Game review: Overcooked – whip up a storm in a virtual kitchen
Overcooked has the ingredients to make an instant multiplayer classic: cartoonish design, upbeat music, fantastically imaginative levels and brilliant co-op mode
Ghost Town Games
Hands up everyone who can’t stand Now TV’s ridiculous English-language scheduling? Seriously, why are there so many cooking shows? The whole Food Network obsession has been going on for a while now, but who’s watching them all? This aversion to everything related to cooking almost put me off Overcooked, but I’m glad I checked it out since it’s a great little local multiplayer game for the PC, PS4 and Xbox One.
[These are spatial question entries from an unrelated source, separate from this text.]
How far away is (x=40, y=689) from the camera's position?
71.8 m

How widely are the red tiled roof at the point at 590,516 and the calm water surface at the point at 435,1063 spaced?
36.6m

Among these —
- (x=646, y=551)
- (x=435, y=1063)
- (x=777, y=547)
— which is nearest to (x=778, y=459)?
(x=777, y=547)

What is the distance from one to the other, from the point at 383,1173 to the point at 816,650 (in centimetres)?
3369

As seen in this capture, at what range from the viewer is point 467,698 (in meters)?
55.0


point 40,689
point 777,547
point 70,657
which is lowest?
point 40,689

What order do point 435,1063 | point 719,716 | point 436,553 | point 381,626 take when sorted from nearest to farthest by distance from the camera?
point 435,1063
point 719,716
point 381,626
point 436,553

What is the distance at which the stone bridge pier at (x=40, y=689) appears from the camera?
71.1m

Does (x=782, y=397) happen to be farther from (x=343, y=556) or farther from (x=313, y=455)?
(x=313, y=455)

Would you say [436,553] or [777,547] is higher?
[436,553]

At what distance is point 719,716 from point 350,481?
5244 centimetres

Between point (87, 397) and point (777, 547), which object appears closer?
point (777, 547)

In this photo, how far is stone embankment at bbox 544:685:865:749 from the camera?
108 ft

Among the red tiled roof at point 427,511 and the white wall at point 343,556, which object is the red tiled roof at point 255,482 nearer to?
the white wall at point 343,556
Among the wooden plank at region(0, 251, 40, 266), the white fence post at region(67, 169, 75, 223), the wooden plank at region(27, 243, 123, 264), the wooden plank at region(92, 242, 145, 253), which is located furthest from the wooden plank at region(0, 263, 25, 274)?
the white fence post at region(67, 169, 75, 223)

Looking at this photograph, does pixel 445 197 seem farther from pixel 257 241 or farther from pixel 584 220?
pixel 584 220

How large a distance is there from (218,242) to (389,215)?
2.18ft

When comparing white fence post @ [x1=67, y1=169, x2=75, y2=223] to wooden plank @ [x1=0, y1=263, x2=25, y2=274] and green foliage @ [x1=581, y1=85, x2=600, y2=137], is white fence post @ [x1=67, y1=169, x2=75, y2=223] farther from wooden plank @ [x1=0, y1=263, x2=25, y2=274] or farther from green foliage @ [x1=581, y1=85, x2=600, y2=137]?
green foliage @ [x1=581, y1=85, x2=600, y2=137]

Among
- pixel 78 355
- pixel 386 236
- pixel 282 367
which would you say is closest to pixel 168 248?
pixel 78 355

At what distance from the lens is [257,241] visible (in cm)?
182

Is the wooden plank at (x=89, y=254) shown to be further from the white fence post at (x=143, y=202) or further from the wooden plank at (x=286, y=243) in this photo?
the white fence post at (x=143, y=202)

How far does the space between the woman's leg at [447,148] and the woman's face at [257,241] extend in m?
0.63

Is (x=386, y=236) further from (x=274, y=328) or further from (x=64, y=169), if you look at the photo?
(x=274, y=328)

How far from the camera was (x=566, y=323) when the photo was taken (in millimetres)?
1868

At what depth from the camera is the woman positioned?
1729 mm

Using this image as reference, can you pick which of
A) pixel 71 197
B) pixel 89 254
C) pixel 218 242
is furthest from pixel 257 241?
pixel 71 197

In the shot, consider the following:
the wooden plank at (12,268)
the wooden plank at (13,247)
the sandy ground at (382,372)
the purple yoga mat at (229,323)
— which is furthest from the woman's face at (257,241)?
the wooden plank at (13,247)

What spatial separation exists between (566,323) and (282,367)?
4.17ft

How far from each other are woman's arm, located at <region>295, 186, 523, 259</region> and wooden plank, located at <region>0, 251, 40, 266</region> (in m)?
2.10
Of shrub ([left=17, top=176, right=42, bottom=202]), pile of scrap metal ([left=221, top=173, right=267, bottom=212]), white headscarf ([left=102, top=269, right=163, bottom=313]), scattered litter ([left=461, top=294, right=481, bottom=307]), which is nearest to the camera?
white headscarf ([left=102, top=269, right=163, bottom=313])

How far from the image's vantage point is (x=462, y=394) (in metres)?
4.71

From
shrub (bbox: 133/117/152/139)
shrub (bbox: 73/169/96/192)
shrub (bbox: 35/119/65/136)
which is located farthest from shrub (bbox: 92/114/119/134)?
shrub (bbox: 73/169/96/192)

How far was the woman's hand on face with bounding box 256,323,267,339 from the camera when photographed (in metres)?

There’s the story to begin with, a ridiculous send-up of convenient gaming plot devices: to appease a spaghetti monster who has taken over your home of Onion Town, you’re sent back in time to master the culinary arts and prepare for the inevitable massive feast of the future. It’s a tongue-in-cheek excuse to set in motion some fast-paced gameplay, where you’re sent through a ridiculous set of top-down levels and, alongside three other chefs, are tasked with chaotically cooking up a storm.
But this is far from your standardised virtual kitchen – the levels are full of creative ideas, including cooking fish and chips on an Arctic glacier, pizza in a haunted house and a three-course meal on three moving trucks. And within that chaotic mix, a thousand things are constantly going wrong: dishes are forever piling up, a feeble racoon has fallen over holding a plate of fries, a fire has broken out over the fryer and the ginger cat is trying to put it out.
Overcooked takes all the now-comfortable cooking clichés and conventions – the chaotic Gordon Ramsay-like kitchen, the stressed-out chef with a hundred plates to prepare – and blows them out of proportion. And the best part of all that? You can’t help but keep coming back.
A large part of the game’s appeal is the brilliant multiplayer mode, in which you and your buddies have to work together in near-perfect unison to create exceedingly complicated dishes, while managing the non-stop disasters. None of it’s online and all of it is right in front of you, which either results in a round of fist-bumps after going through hell and back, or deafening shouting matches when it all falls apart. There’s a single-player mode here too, but you’d need mad speed to match it, and we just couldn’t.
Overcooked’s cartoonish designs, upbeat music, fantastically imaginative levels and simple but brilliant co-op mode all result in an instant multiplayer classic. It probably won’t stand the test of time, but it might distract from your girlfriend’s obsession with The Great British Bake-Off.